**Supplied entries:**

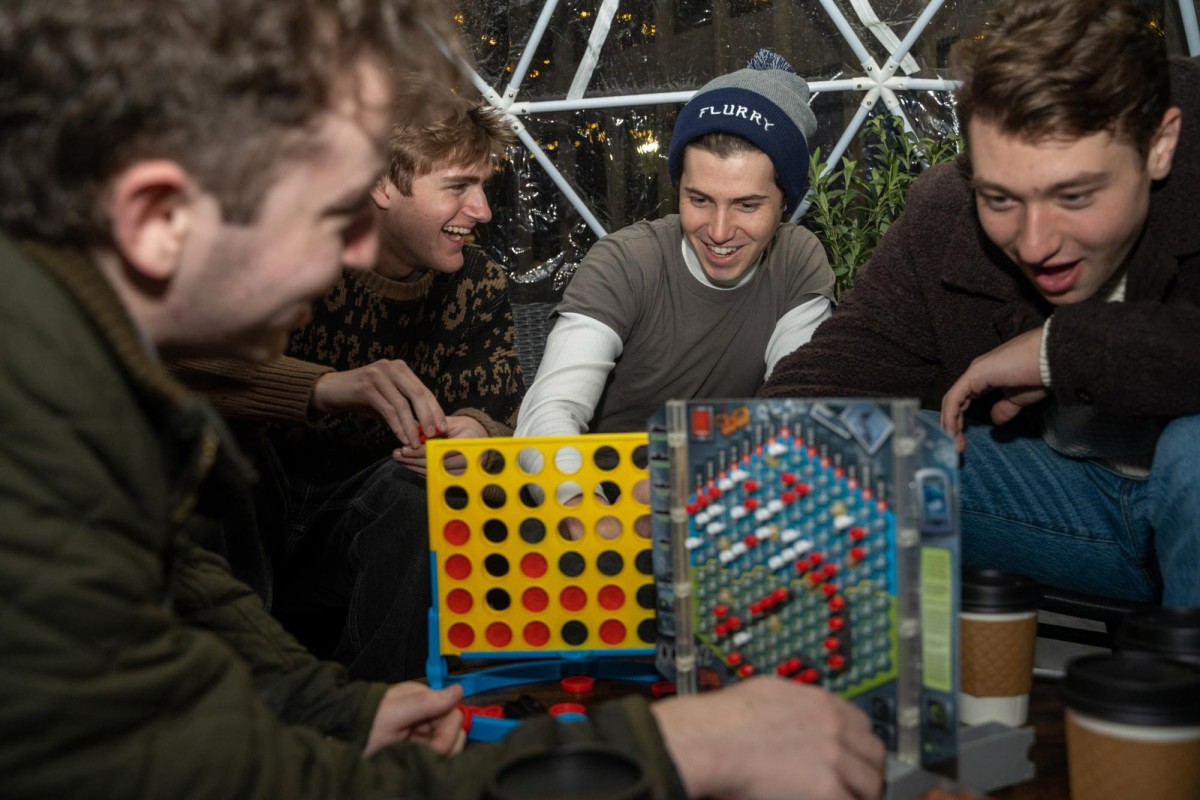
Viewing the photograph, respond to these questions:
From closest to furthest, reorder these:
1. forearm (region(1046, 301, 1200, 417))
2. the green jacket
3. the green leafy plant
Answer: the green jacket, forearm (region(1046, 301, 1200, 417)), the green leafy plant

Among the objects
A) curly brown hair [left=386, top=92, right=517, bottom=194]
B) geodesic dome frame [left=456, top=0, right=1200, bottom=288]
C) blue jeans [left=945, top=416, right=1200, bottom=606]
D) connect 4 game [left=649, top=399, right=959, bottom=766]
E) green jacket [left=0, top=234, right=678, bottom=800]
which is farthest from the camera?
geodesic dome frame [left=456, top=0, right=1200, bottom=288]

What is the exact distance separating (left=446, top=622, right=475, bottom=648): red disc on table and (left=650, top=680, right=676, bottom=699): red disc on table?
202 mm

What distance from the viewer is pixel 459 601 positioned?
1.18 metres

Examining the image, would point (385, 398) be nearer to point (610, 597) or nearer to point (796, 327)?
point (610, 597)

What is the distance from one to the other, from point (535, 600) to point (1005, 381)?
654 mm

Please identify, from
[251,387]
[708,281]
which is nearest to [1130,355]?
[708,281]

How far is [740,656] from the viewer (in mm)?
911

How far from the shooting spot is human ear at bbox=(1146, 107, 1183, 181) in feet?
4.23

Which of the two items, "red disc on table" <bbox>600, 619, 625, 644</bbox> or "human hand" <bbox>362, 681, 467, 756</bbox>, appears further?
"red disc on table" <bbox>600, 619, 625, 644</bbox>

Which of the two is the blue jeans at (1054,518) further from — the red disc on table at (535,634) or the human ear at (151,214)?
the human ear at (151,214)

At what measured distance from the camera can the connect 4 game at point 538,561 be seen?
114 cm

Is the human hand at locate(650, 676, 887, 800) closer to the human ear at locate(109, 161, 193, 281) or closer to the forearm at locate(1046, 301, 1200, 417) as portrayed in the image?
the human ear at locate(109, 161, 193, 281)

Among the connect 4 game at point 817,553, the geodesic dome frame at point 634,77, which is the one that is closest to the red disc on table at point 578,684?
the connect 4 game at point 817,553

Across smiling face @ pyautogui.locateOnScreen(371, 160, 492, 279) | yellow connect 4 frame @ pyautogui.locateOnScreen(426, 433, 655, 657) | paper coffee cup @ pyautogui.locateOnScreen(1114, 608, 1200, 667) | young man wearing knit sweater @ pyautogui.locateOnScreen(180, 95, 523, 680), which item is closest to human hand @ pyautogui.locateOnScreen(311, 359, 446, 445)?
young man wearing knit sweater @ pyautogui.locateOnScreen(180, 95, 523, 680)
--
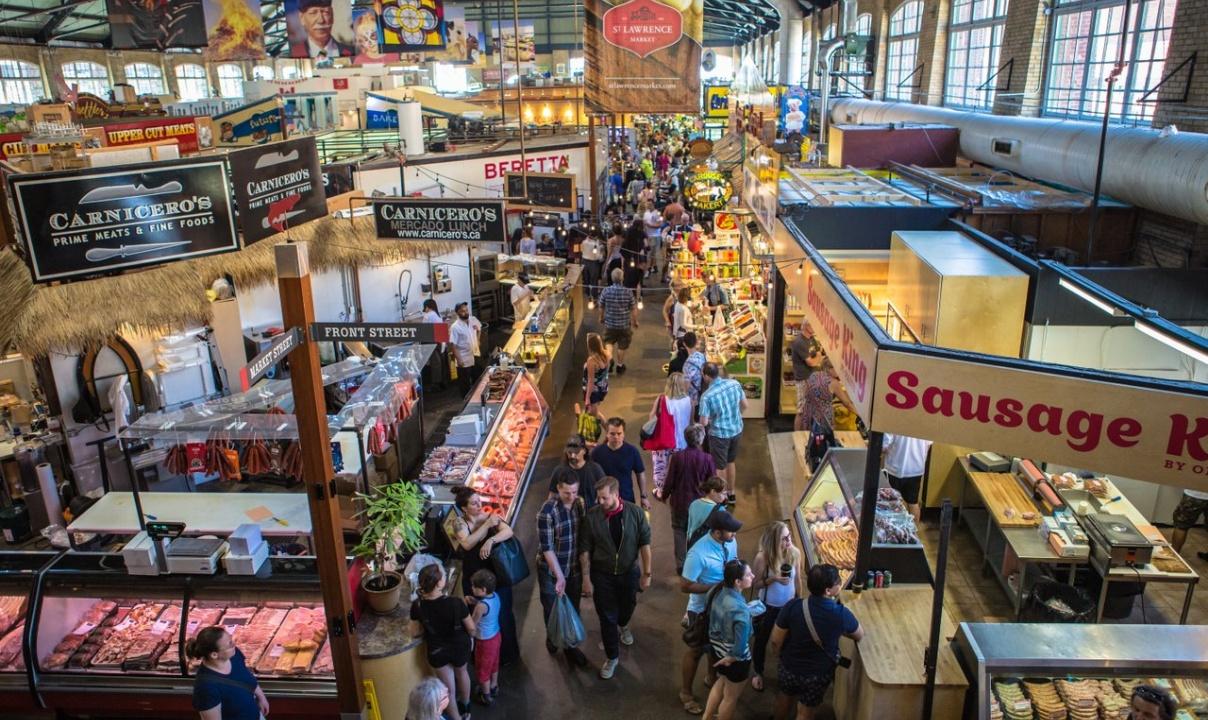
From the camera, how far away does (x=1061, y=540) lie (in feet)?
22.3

**Exercise description:** Render the lines from the one containing "Viewing the photograph, respond" through the one containing "Answer: the green", both included, as a JSON list of strings with one string per line and no blank lines.

**Answer to the problem:**
[
  "Viewing the photograph, respond to these questions:",
  "From closest to furthest, reorder these:",
  "1. forearm (region(1046, 301, 1200, 417))",
  "2. the green jacket",
  "3. the green leafy plant",
  "Answer: the green jacket, forearm (region(1046, 301, 1200, 417)), the green leafy plant"
]